After SN 1987A exploded, scientists predicted that it possibly formed a black hole or a neutron star at its center. The supernova’s neutrino burst hinted to researchers that what had formed at the center was a neutron star, but they had no conclusive evidence until the JWST.
Using the JWST’s MIRI and NIRSpec instruments, scientists found that the argon and sulfur atoms around the area where the supernova occurred were ionized. Only an event like a neutron star that blasted the particles with ultraviolet or X-ray radiation could have ionized the atoms. Strong cosmic winds from a rotating neutron star mixing with the supernova’s material could also have caused this.

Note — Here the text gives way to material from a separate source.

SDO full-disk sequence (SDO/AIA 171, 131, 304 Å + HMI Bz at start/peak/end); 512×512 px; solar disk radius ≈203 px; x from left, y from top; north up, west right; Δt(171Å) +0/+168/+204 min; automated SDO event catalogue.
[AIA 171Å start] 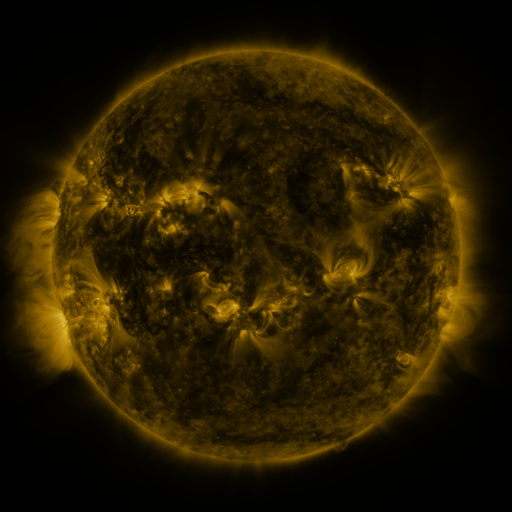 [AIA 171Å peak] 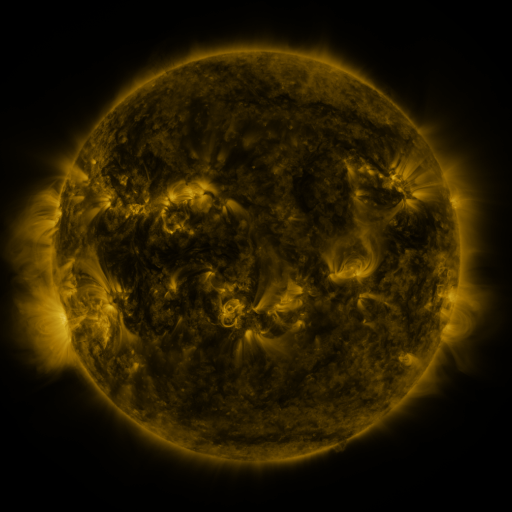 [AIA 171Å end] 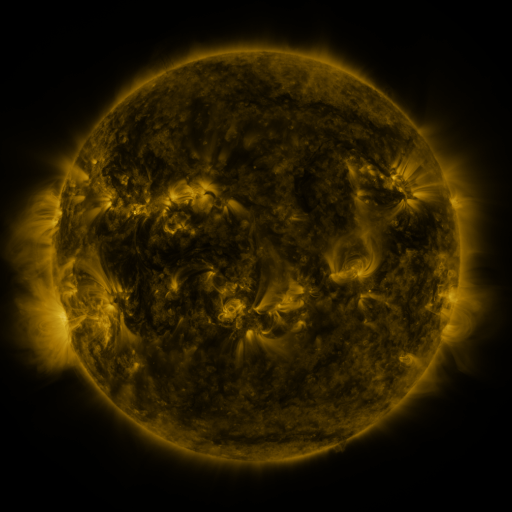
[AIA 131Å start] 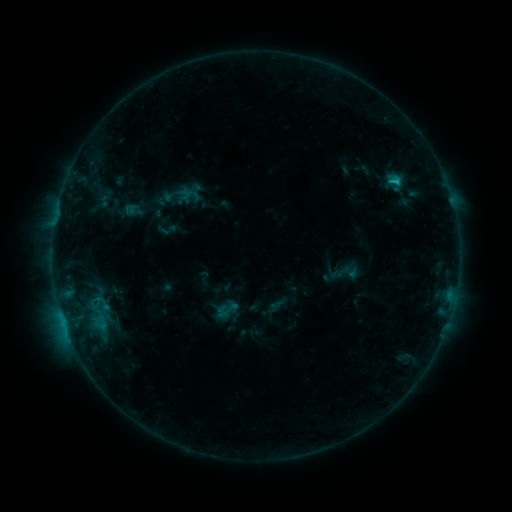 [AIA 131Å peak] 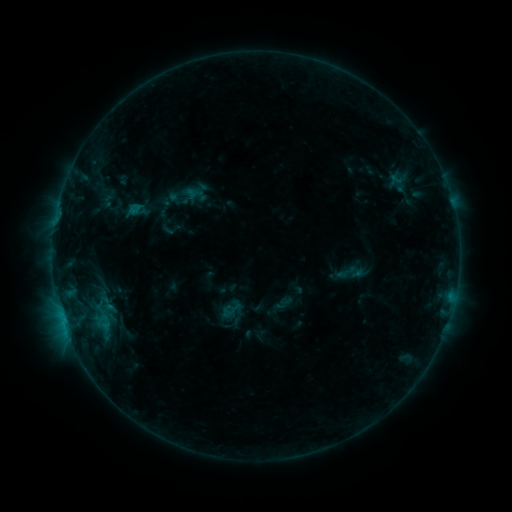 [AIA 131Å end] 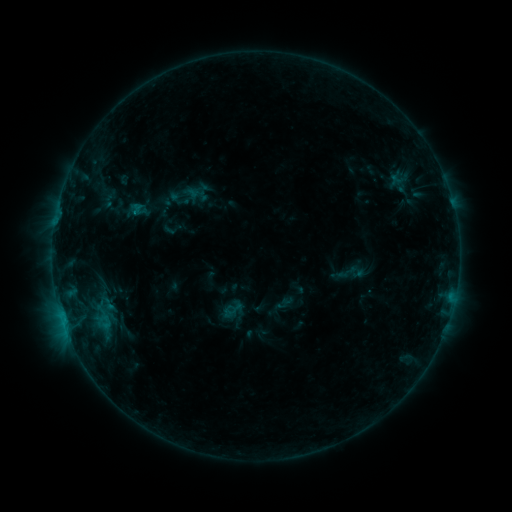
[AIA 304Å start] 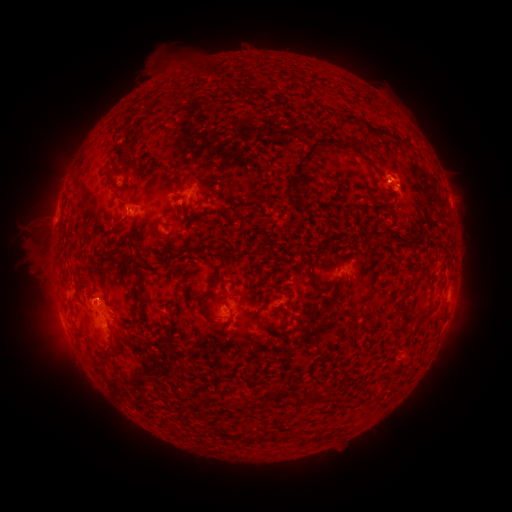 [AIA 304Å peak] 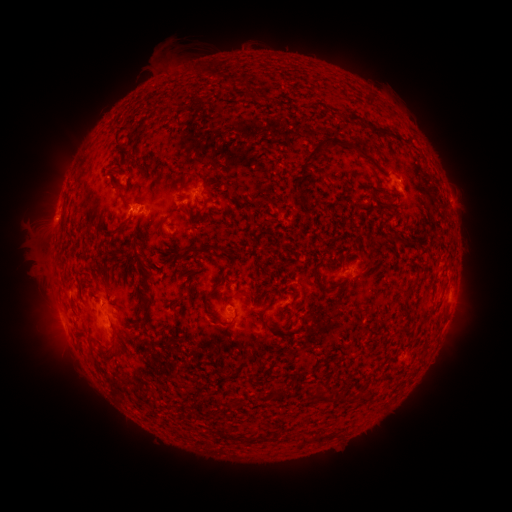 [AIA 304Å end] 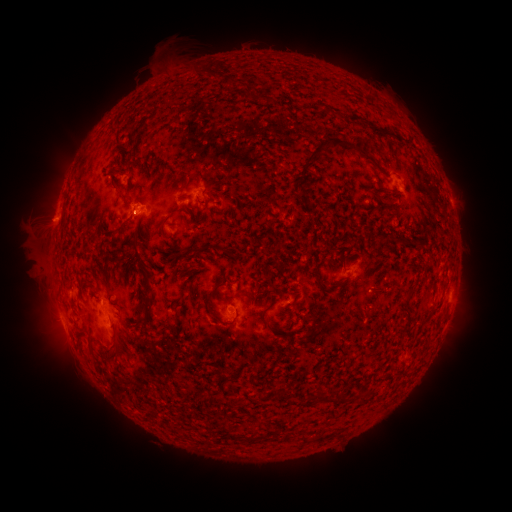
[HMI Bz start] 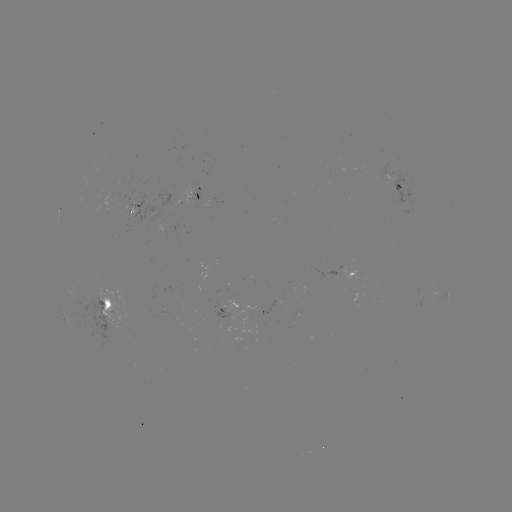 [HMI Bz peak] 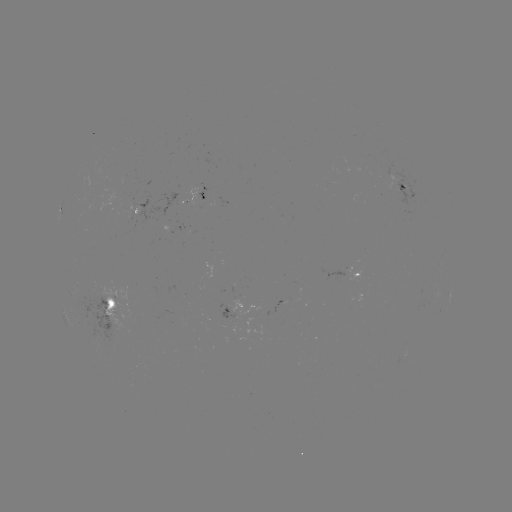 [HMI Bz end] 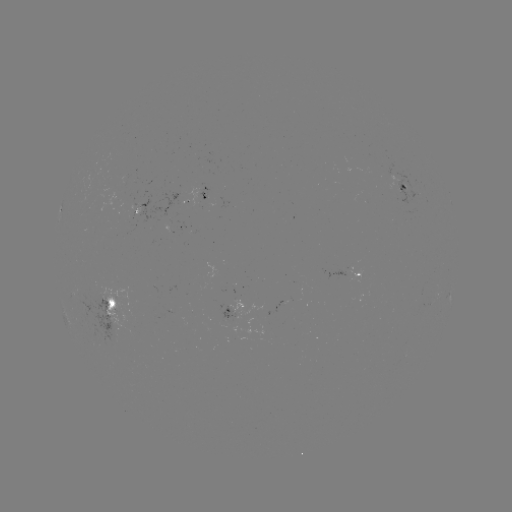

SN 1987A as seen by the James Webb Space Telescope (Credit: NASA, ESA, CSA, M. Matsuura (Cardiff University), R. Arendt (NASA’s Goddard Spaceflight Center & University of Maryland, Baltimore County), C. Fransson)
In their study, the authors note that what ionized the atoms could have been a neutron star in one of two scenarios. It may have been the radiation emanating from the blazing, million-degree heat from the new star or from particles that accelerated in the supernova’s magnetic field as the neutron star rapidly spun. Models agree with both neutron star options. But which one is more challenging to pinpoint? More observations with JWST and on-the-ground telescopes may help the team glean more information.
Either way, both options fit with the team’s speculations of a neutron star residing in the center of SN 1987A.